• Information shown
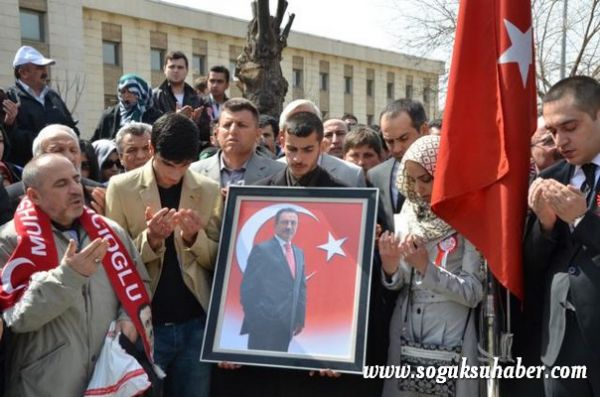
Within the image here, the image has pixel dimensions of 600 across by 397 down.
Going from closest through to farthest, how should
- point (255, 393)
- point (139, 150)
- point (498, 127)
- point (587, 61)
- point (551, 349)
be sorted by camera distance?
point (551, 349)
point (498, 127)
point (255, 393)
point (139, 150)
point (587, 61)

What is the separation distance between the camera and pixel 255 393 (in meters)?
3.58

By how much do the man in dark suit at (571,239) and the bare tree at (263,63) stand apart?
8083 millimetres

---

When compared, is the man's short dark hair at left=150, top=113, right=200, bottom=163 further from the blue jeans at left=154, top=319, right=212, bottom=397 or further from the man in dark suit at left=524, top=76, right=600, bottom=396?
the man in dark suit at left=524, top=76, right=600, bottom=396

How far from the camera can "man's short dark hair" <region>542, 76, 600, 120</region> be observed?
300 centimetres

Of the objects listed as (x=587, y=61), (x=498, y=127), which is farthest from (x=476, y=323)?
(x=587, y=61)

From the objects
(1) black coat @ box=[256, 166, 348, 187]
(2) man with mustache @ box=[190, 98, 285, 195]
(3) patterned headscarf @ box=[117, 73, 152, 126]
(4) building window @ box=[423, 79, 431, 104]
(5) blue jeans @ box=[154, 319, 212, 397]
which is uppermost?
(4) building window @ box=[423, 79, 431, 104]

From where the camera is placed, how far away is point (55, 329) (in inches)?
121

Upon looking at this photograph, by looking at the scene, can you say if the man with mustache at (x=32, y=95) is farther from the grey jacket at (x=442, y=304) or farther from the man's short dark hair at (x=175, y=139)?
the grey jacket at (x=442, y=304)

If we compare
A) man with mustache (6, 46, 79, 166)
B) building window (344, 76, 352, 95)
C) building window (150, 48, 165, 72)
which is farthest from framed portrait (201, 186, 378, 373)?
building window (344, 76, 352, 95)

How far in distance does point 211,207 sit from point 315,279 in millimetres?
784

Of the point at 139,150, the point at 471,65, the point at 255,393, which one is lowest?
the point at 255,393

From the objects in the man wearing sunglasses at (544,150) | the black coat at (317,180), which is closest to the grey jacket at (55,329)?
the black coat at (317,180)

---

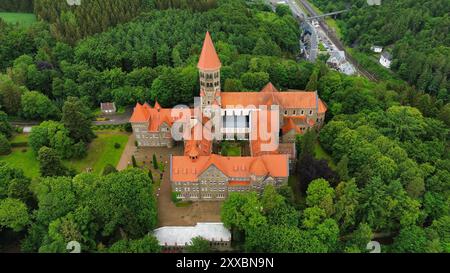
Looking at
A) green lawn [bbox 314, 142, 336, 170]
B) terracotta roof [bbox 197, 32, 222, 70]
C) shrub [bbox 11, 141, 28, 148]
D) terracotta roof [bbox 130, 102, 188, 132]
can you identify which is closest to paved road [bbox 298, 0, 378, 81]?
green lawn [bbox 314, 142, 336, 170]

• Stated problem
Rewrite the data as a numbered list, starting at the line containing "What is the" and continuing through the line containing "8083 millimetres", with both of those lines included and blank lines dropped. Include no other lines.

• Task output
1. What is the separation distance between the camera and pixel 255 393 (in meters)?
2. 3.58
3. By how much do the man in dark suit at (571,239) and the bare tree at (263,63) stand apart?
4. 8083 millimetres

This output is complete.